Text section:
Within Klauke's oeuvre there are clear references above all to the works from his Prosecuritas group. A seven-piece photographic series from this group is likewise entitled »Antlitze«. In these pictures, Klauke focuses on the eyes, nose and mouth. Here, too, recognizability recedes behind the dissolution of the face. The erasure of the face is achieved by technical means: Klauke makes use of x-rays, otherwise used by medicine to enhance diagnostic standards, because it offers a transformational medium. It enables him to present not the outer appearance but an inner layer that resides at a deeper level. Like the masked disguises this is another form of physical presence. In his oeuvre, the insights into the interior and the superimposition of another layer of masking tend to erase our usual way of seeing things.

Overall, Klauke makes use of the technical range of x-rays to present an "aesthetics of disappearance", as repeatedly emphasized by the titles of his works, such as the tripartite piece dating from 1982-3 at part of the Auf leisen Sohlen group or the 1992-3 triptych from the Prosecuritas group.

Material provided:

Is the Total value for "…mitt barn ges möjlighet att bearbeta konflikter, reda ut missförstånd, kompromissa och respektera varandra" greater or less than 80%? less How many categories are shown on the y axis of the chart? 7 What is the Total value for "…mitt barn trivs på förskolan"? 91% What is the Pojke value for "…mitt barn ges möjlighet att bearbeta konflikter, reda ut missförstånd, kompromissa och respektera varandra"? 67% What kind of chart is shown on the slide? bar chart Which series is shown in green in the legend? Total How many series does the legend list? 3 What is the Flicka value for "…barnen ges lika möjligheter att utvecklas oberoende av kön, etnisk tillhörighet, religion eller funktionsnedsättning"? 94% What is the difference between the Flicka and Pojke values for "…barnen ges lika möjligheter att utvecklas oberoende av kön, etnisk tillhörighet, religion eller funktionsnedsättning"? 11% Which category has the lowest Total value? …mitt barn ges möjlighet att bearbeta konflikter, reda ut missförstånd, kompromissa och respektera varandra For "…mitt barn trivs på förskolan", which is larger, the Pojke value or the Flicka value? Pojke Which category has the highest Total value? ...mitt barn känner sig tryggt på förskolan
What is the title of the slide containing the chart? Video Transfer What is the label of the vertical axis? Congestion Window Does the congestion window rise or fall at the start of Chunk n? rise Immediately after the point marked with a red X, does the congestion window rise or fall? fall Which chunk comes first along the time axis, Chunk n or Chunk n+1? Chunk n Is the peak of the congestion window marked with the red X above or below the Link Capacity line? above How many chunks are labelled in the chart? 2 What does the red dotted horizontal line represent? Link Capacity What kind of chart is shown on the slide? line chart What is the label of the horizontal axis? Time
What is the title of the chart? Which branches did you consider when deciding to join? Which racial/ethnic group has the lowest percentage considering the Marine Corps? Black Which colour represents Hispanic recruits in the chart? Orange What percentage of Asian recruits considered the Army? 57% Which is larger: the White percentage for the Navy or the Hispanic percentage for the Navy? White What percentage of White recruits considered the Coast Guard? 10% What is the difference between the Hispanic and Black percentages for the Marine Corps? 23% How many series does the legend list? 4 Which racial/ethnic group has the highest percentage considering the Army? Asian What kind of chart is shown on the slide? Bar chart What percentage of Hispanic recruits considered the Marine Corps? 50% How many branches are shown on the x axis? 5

What to produce:
From the passage on Klauke's work, copy the stretch from "Within Klauke's oeuvre" through "of seeing things.". This material comes from a separate source.

Answer:
Within Klauke's oeuvre there are clear references above all to the works from his Prosecuritas group. A seven-piece photographic series from this group is likewise entitled »Antlitze«. In these pictures, Klauke focuses on the eyes, nose and mouth. Here, too, recognizability recedes behind the dissolution of the face. The erasure of the face is achieved by technical means: Klauke makes use of x-rays, otherwise used by medicine to enhance diagnostic standards, because it offers a transformational medium. It enables him to present not the outer appearance but an inner layer that resides at a deeper level. Like the masked disguises this is another form of physical presence. In his oeuvre, the insights into the interior and the superimposition of another layer of masking tend to erase our usual way of seeing things.